- K. C. Pillai (1900–1970)
- Born: Mudigolam, Chittoor District, Andhra Pradesh, India
- Died: 20 February 1970 Birmingham, Alabama, US
- Education: Master of Arts, Doctor of Divinity
- Occupations: Bishop, Biblical Scholar
- Known for: Eastern Manners, Customs and Orientalisms of the Bible
- Spouse: Swarnamma Pillai
- Children: 3

= K. C. Pillai (bishop) =

Karnam Chengalvaraya Pillai (1900–1970) was a bishop, Antiochean Succession, Chennai (Madras), India. He spent the last twenty years of his life in the United States on a special mission to acquaint Christians with the orientalisms of the Bible. He wrote books and worked with western Christians to help clarify what he believed were difficult Scriptural passages through an understanding of the eastern manners and customs.

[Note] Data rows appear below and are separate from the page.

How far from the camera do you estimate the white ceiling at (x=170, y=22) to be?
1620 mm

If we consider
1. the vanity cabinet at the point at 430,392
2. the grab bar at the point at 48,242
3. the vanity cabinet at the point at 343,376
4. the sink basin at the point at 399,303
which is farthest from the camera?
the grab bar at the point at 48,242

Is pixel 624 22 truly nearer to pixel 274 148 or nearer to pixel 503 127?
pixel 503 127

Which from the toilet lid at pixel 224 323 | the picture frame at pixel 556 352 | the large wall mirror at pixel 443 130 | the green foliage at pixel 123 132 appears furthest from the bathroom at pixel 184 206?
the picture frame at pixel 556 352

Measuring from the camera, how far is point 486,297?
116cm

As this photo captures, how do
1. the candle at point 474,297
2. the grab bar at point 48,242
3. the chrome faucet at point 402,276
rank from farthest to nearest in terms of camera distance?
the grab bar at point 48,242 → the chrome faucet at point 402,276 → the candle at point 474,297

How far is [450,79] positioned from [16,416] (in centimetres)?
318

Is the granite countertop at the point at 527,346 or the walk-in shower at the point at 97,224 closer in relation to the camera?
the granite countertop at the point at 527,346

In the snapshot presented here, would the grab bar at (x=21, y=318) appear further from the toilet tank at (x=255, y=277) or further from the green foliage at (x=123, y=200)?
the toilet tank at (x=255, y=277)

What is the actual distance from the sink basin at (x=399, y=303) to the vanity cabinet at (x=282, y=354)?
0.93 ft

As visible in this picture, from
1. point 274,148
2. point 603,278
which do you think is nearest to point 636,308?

During his time in the United States, he became associated with Victor Paul Wierwille, the founding president of The Way International and according to the book Born Again to Serve by the American Christian Press, Pillai and Wierwille worked through every orientalism in the Bible from Genesis through Revelation over a six-week period in 1953.

His books include:
- Light Through an Eastern Window
  - Robert Speller & Sons; Publishers (1963) ISBN 0-8315-0057-3
  - The Way International: American Christian Press (1987). ISBN 0-910068-63-1
- Orientalisms of the Bible – Volumes 1 & 2
  - Munkus Publishing Company, INC. (1969, 1974)
  - The Way International: American Christian Press (1984). ISBN 0-910068-70-4
In 1980, Reverend Bo Reahard compiled several of Pillai's teachings in his work Old and New Testament Orientalisms – Teachings of Bishop K.C. Pillai and in 2010, Jeanie Strand Chilton published the work Eastern Customs of the Bible: The Teachings of Bishop K. C. Pillai.